## Start Supplied records

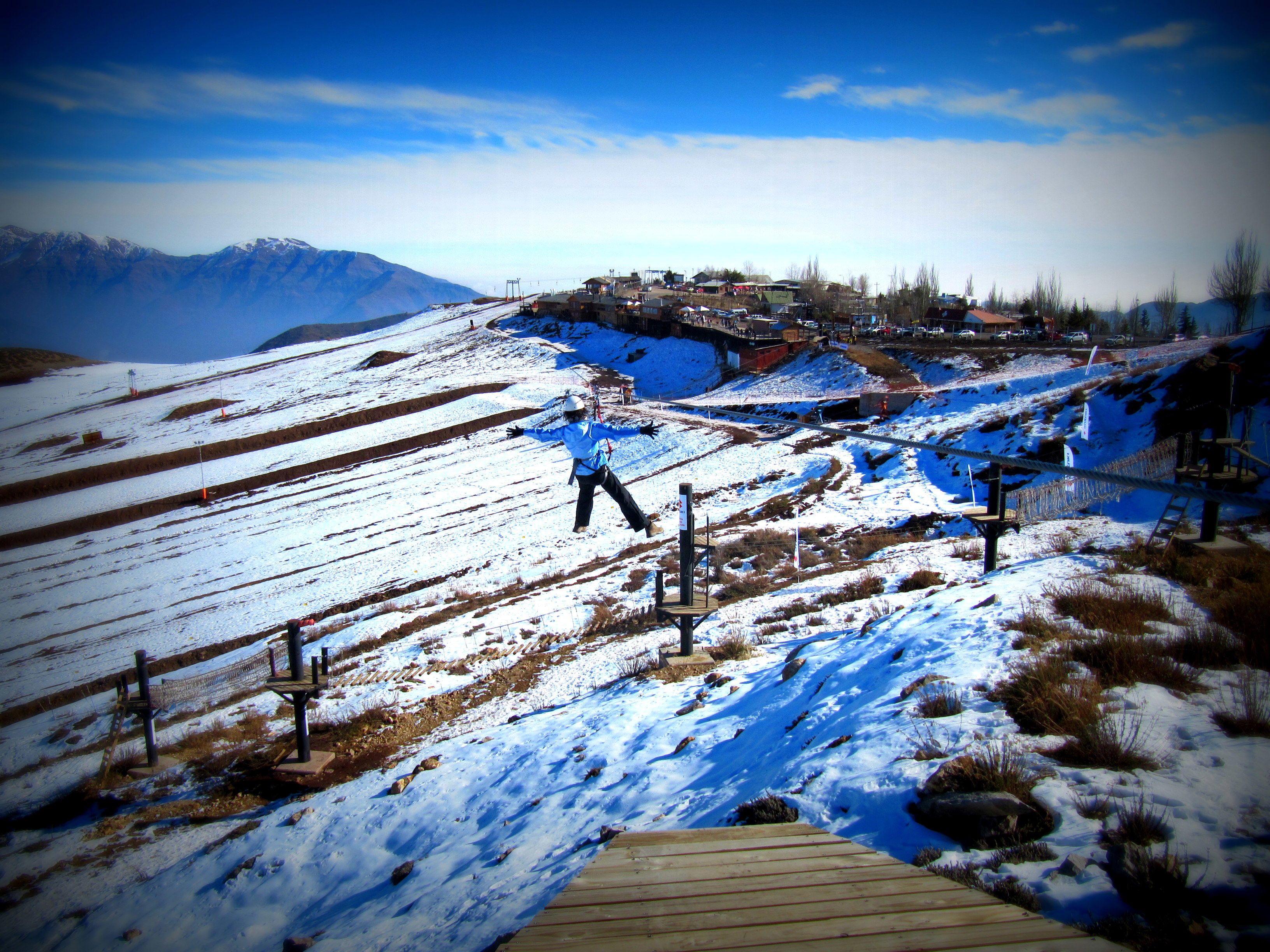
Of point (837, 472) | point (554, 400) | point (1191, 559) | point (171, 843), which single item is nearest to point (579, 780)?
point (171, 843)

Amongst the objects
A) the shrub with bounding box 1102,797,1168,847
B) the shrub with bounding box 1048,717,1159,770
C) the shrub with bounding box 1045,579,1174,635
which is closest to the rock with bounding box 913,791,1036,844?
the shrub with bounding box 1102,797,1168,847

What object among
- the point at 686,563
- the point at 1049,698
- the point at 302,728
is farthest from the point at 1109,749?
the point at 302,728

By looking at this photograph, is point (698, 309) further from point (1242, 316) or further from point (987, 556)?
point (987, 556)

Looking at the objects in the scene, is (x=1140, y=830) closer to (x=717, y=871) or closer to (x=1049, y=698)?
(x=1049, y=698)

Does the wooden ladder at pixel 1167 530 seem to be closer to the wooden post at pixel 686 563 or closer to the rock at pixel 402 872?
the wooden post at pixel 686 563

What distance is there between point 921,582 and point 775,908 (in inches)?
479

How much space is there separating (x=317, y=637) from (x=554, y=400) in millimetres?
30410

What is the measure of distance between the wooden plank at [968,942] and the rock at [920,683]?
388 centimetres

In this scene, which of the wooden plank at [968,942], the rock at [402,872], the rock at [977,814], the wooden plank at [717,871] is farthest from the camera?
the rock at [402,872]

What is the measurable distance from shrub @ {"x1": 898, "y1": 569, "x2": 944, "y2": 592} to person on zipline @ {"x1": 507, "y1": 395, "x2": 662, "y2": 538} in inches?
268

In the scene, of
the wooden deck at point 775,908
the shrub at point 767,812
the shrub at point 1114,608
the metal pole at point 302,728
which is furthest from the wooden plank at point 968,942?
the metal pole at point 302,728

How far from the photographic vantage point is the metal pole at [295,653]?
468 inches

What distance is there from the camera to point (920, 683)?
676cm

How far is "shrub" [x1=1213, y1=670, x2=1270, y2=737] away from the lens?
469cm
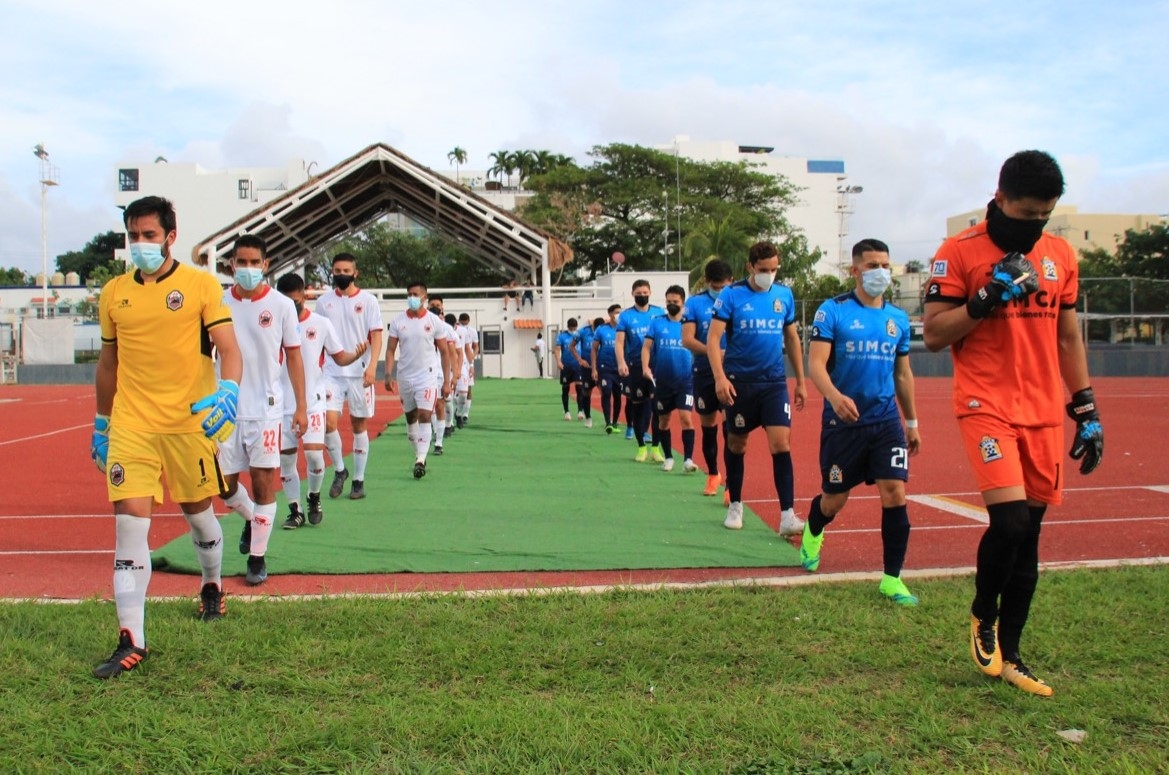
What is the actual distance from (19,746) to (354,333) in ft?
20.6

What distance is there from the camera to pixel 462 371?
713 inches

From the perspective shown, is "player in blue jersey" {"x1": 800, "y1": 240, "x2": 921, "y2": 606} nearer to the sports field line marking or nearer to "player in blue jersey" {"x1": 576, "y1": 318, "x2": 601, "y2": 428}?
"player in blue jersey" {"x1": 576, "y1": 318, "x2": 601, "y2": 428}

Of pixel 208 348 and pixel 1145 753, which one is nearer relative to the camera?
pixel 1145 753

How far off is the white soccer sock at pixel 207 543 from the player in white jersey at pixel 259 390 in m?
0.71

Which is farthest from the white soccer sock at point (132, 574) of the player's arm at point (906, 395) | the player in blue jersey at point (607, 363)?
the player in blue jersey at point (607, 363)

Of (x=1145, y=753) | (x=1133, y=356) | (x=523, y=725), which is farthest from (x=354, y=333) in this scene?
(x=1133, y=356)

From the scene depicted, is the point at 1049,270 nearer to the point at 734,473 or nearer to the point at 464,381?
the point at 734,473

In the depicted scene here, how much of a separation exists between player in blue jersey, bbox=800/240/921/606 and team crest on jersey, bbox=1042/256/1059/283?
160cm

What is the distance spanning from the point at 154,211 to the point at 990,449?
4.10m

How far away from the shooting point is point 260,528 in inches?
255

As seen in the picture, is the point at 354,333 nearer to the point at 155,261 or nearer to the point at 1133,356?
the point at 155,261

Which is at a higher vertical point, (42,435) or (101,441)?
(101,441)

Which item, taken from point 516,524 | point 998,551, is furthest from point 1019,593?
point 516,524

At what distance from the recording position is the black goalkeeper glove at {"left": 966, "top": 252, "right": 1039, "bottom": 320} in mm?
4004
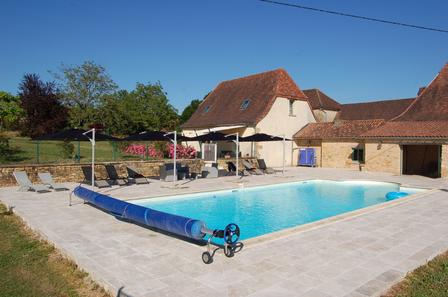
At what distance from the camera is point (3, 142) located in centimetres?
2123

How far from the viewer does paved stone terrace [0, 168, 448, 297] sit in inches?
232

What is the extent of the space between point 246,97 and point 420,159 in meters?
16.5

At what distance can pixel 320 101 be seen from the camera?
48188mm

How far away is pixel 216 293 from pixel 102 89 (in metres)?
59.7

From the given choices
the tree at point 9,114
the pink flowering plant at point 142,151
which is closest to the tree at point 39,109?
the tree at point 9,114

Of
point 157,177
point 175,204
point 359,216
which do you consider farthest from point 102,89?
point 359,216

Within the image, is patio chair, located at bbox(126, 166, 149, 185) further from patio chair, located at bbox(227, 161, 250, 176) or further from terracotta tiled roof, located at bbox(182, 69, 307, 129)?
terracotta tiled roof, located at bbox(182, 69, 307, 129)

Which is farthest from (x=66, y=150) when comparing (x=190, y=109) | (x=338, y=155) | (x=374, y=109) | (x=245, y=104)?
(x=190, y=109)

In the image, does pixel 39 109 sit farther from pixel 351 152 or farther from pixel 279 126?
pixel 351 152

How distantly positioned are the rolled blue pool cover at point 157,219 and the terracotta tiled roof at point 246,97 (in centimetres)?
2061

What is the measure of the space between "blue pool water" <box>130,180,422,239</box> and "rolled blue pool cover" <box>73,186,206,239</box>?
347cm

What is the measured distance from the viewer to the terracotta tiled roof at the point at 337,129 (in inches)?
1168

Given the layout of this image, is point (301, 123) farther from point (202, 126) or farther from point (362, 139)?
point (202, 126)

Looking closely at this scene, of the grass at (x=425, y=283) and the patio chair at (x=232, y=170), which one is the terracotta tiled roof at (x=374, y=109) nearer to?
the patio chair at (x=232, y=170)
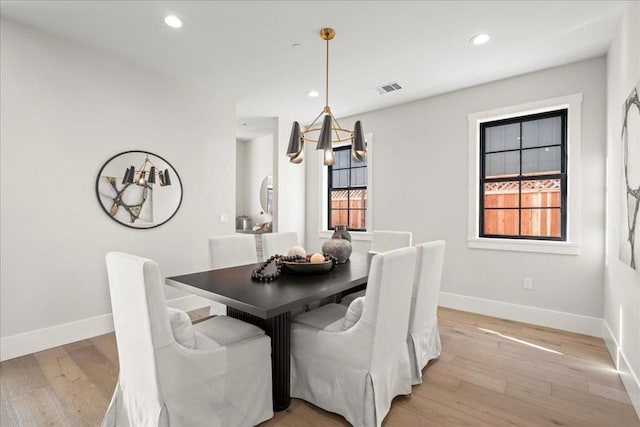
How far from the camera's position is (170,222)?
12.1 ft

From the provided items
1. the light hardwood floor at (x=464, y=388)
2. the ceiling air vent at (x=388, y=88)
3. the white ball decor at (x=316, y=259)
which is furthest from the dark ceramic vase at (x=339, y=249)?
the ceiling air vent at (x=388, y=88)

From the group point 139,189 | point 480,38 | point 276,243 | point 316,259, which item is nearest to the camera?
point 316,259

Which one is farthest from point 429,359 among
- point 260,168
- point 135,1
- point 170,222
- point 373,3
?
point 260,168

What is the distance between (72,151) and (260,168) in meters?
3.84

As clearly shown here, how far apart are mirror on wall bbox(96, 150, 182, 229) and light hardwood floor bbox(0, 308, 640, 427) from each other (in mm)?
1217

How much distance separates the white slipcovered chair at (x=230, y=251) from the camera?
2.78 m

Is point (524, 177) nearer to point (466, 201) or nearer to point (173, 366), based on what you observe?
point (466, 201)

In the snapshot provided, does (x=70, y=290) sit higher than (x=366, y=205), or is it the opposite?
(x=366, y=205)

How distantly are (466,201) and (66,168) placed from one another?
4.18 meters

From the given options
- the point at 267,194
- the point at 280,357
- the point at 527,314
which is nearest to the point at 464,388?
the point at 280,357

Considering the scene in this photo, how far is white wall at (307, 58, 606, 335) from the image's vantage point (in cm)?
312

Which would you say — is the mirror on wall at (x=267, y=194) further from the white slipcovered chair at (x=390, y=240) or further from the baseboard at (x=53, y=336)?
the baseboard at (x=53, y=336)

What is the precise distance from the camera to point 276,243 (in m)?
3.28

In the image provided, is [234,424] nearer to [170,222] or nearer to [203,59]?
[170,222]
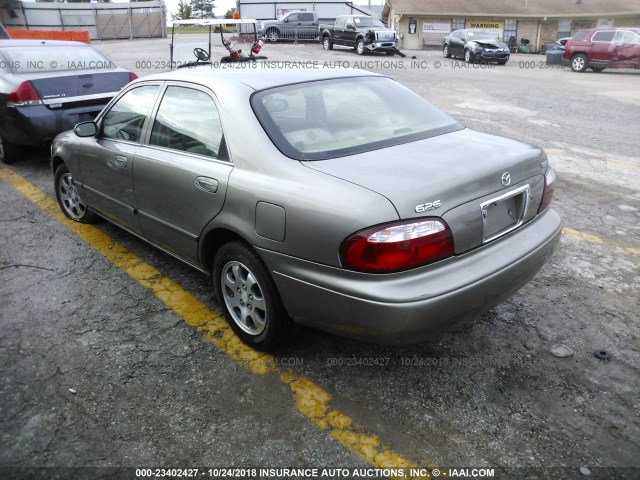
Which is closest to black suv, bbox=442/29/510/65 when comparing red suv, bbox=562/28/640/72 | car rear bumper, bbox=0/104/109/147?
red suv, bbox=562/28/640/72

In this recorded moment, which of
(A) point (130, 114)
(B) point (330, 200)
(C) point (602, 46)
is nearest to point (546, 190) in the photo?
(B) point (330, 200)

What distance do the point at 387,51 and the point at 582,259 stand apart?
22.3 m

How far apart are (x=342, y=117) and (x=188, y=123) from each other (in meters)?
0.99

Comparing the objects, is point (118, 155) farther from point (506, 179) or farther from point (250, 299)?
point (506, 179)

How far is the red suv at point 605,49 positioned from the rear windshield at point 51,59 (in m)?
18.2

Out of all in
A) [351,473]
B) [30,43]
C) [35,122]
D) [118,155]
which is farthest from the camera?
[30,43]

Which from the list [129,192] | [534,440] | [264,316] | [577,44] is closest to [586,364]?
[534,440]

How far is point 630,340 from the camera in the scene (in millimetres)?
3123

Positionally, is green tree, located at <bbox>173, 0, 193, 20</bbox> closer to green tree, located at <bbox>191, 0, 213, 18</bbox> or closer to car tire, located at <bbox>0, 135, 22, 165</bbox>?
green tree, located at <bbox>191, 0, 213, 18</bbox>

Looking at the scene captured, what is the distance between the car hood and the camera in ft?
7.87

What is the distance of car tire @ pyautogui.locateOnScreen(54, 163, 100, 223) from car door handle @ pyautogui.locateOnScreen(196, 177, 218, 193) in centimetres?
220

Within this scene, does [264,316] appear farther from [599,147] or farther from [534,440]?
[599,147]

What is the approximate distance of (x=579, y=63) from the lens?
20094 mm

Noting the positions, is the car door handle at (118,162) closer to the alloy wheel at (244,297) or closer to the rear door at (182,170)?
the rear door at (182,170)
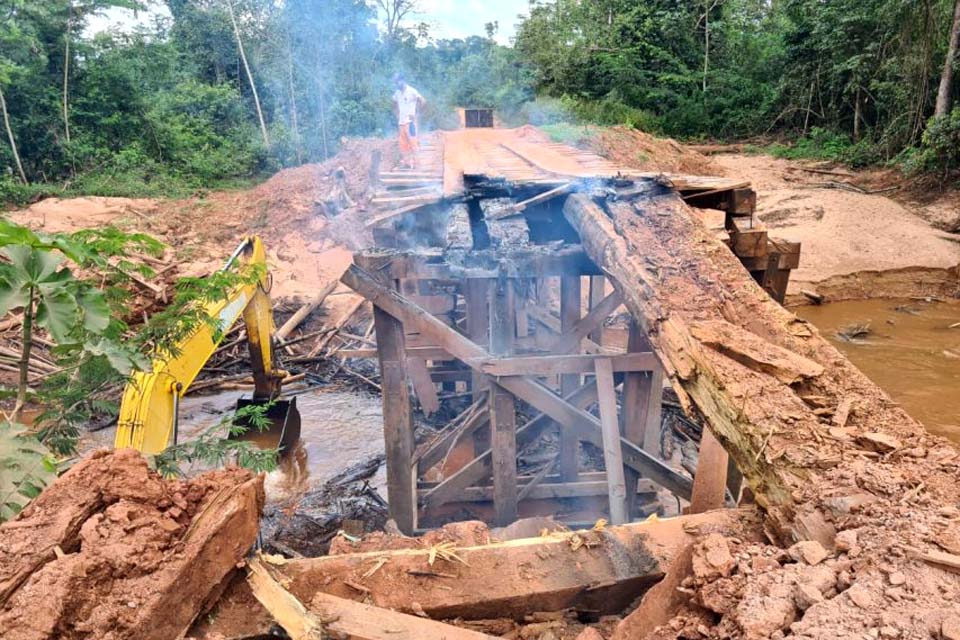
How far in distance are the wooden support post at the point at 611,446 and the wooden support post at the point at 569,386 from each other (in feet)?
1.93

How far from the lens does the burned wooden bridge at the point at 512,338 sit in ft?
12.1

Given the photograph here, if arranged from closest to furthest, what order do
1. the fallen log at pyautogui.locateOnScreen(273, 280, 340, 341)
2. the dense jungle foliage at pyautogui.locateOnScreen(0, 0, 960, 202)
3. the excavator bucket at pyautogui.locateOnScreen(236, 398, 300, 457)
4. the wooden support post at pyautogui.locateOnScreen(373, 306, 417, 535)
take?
the wooden support post at pyautogui.locateOnScreen(373, 306, 417, 535)
the excavator bucket at pyautogui.locateOnScreen(236, 398, 300, 457)
the fallen log at pyautogui.locateOnScreen(273, 280, 340, 341)
the dense jungle foliage at pyautogui.locateOnScreen(0, 0, 960, 202)

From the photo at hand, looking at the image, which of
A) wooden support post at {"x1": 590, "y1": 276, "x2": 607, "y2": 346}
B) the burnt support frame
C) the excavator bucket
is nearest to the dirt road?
wooden support post at {"x1": 590, "y1": 276, "x2": 607, "y2": 346}

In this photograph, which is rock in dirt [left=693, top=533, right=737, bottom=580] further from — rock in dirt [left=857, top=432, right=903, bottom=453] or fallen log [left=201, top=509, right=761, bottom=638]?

## End Supplied records

The task:
From the line that contains "What is the approximate" to the end of the material above, output every line exactly, both ends included, but leave out any pictures.

Finished exercise:
What is the approximate distance of (x=579, y=63) from the lens?
20094 mm

Noting the positions, is the car door handle at (118,162) closer to the alloy wheel at (244,297) or closer to the rear door at (182,170)?
the rear door at (182,170)
How far in distance are the wooden support post at the point at 611,446 and the wooden support post at the point at 569,386 from each other (in feet)?
1.93

How far from the lens does the burned wooden bridge at the point at 512,338 sit in ft?
12.1

Given the photograph here, if arranged from closest to furthest, what order do
1. the fallen log at pyautogui.locateOnScreen(273, 280, 340, 341)
2. the dense jungle foliage at pyautogui.locateOnScreen(0, 0, 960, 202)
3. the excavator bucket at pyautogui.locateOnScreen(236, 398, 300, 457)
4. the wooden support post at pyautogui.locateOnScreen(373, 306, 417, 535)
take?
the wooden support post at pyautogui.locateOnScreen(373, 306, 417, 535)
the excavator bucket at pyautogui.locateOnScreen(236, 398, 300, 457)
the fallen log at pyautogui.locateOnScreen(273, 280, 340, 341)
the dense jungle foliage at pyautogui.locateOnScreen(0, 0, 960, 202)

From the photo at hand, looking at the image, which of
A) wooden support post at {"x1": 590, "y1": 276, "x2": 607, "y2": 346}
B) the burnt support frame
C) the excavator bucket
is nearest to the dirt road?
wooden support post at {"x1": 590, "y1": 276, "x2": 607, "y2": 346}

In this photograph, which is rock in dirt [left=693, top=533, right=737, bottom=580] further from — rock in dirt [left=857, top=432, right=903, bottom=453] or fallen log [left=201, top=509, right=761, bottom=638]?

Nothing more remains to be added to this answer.